BEGIN

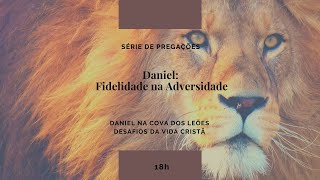 Daniel na cova dos leões   Desafios da vida Cristã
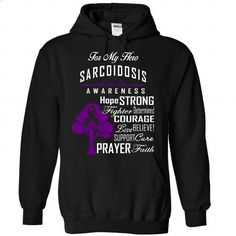 For - Sarcoidosis - #disney tee #sweatshirt refashion. I WANT THIS => https://www.sunfrog.com/LifeStyle/For--Sarcoidosis-9259-Black-Hoodie.html?68278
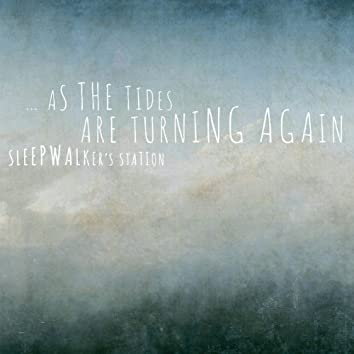 ... As the Tides Are Turning Again
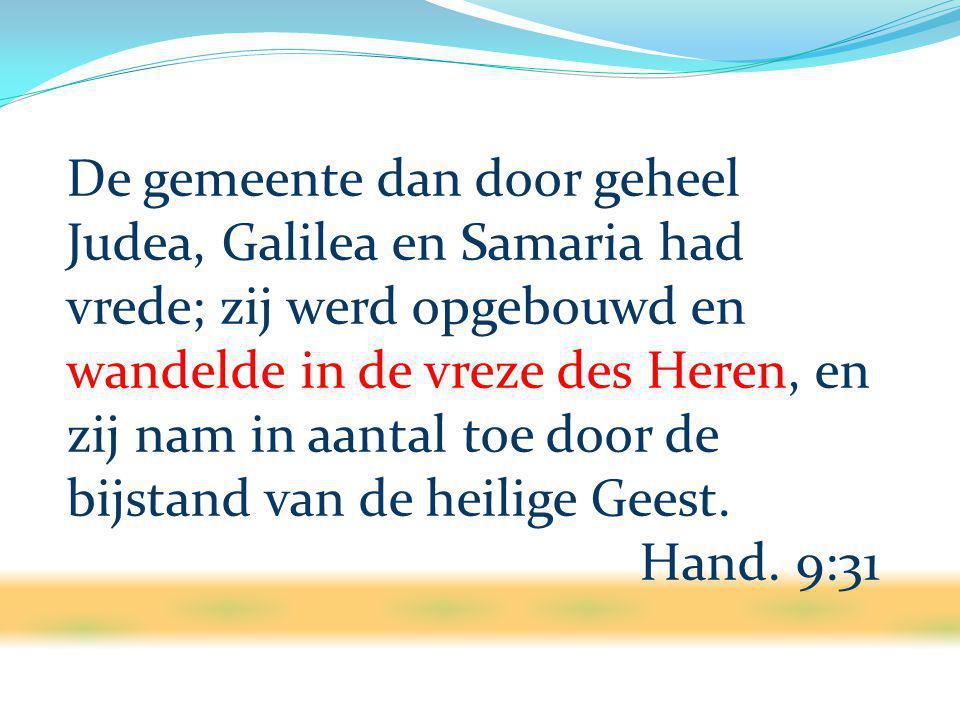 De gemeente dan door geheel Judea, Galilea en Samaria had vrede; zij werd opgebouwd en wandelde in de vreze des Heren, en zij nam in aantal toe door de bijstand van de heilige Geest.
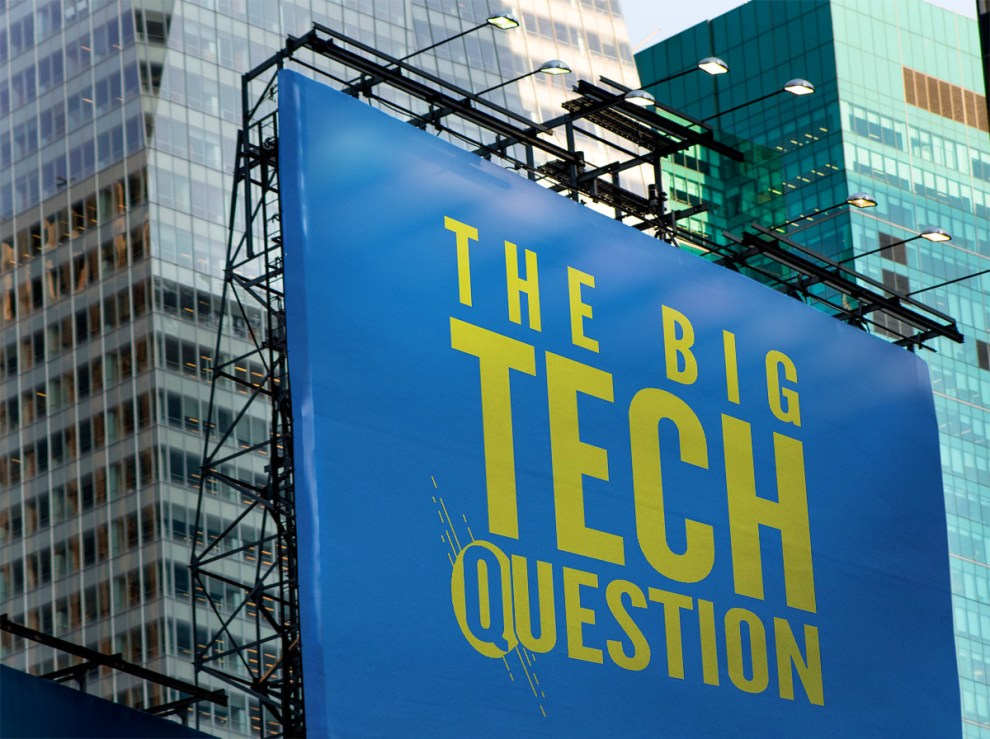 The Big Tech Question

END

- EXERCISE -
Since the pictures are not part of the copy, transcribe only the remaining material, exactly.

- SOLUTION TO THE PROBLEM -
 Daniel na cova dos leões   Desafios da vida Cristã
 For - Sarcoidosis - #disney tee #sweatshirt refashion. I WANT THIS => https://www.sunfrog.com/LifeStyle/For--Sarcoidosis-9259-Black-Hoodie.html?68278
 ... As the Tides Are Turning Again
 De gemeente dan door geheel Judea, Galilea en Samaria had vrede; zij werd opgebouwd en wandelde in de vreze des Heren, en zij nam in aantal toe door de bijstand van de heilige Geest.
 The Big Tech Question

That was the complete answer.